201Thallium Single Photon Emission Computed Tomography (Tl SPECT) is a useful functional imaging modality for the diagnosis of malignancy and activity of brain tumors. One of the drawbacks of Tl SPECT is its low spatial resolution. The coregistration of functional SPECT images and high resolution anatomical magnetic resonance imaging (MRI) is considered to be a reasonable method to improve the low spatial resolution of SPECT.

Some methods developed for the coregistration of multiple images have been reported. One is a prospective method using external markers[40-42]. Another is the retrospective methods based on imaging data[43-46]. Prospective methods need prospective external fiducial marker placement and only the image with the marker can be coregistered. Retrospective methods do not need external markers, and therefore they are more flexible. Variable images can be retrospectively coregistered using software programs.

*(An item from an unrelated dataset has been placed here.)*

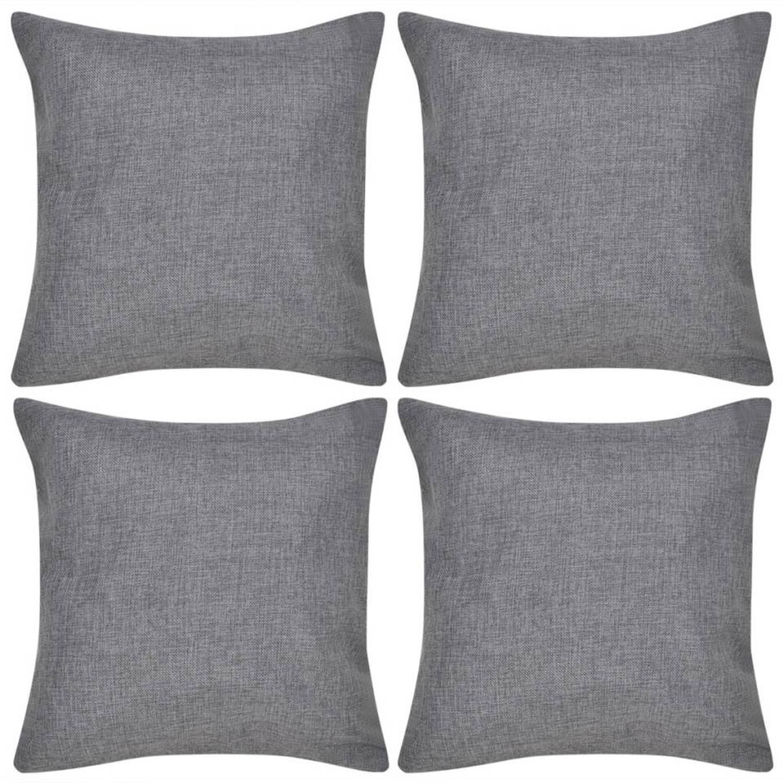 Kussenhoezen linnen look 40 x 40 cm antraciet 4 stuks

A newly developed software Brain Easy Analysis Tool for 201Tl-SPECT (BEAT-Tl, Fuji Film RI Pharma. Tokyo, Japan) was used for the coregistration of Tl SPECT and MRI in patients with brain tumors. The feasibility and reliability of BEAT-Tl was evaluated for patients with brain tumors.

2.2. Materials and methods

The patient population included 98 patients (47 men and 51 women). The age range was from 4 to 84 years of age and the median age was 54. All patients had been admitted to Tsukuba University Hospital between 2004 and 2007. The brain MRI and Tl SPECT images were taken within a 1 week interval. No anti-tumor therapy was administered between the examinations. The sets of MRI and Tl SPECT examinations were taken for 120 times (59 times for men and 61 times for women). MRI showed mass lesions in all of the patients. The final diagnoses included glioma, lymphoma, neurocytoma, metastasis, meningioma, radiation necrosis, encephalitis and multiple sclerosis. Most patients underwent tumor removal surgery and the pathological diagnoses were determined.

MRI was performed using the 1.5 Tesla clinical MRI scanner (Gyroscan NT Intera, Philips, Netherlands). T1 weighted images with or without Gd-DTPA enhancement, T2 weighted images and Fluid attenuated inversion recovery images (FLAIR) were routinely acquired. Tl SPECT images were acquired 15 minutes (early image) and 3 hours (delayed image) after the intravenous injection of 74 MBq of Thallium Chloride (Fuji Film RI Pharma. Tokyo, Japan) using a multi-detector SPECT machine (E.CAM, Siemens Medical, Erlangen, Germany) and a high resolution collimator (LEHR, Siemens Medical, Erlangen, Germany). The Butterworth pre-correction filter and the Chang method were used for pre and post attenuation corrections. The Ramp filter was used for reconstruction. The image matrixes for Tl SPECT were 64 x 64. Both the pixel sizes and the slice thickness for Tl SPECT were 6.61mm.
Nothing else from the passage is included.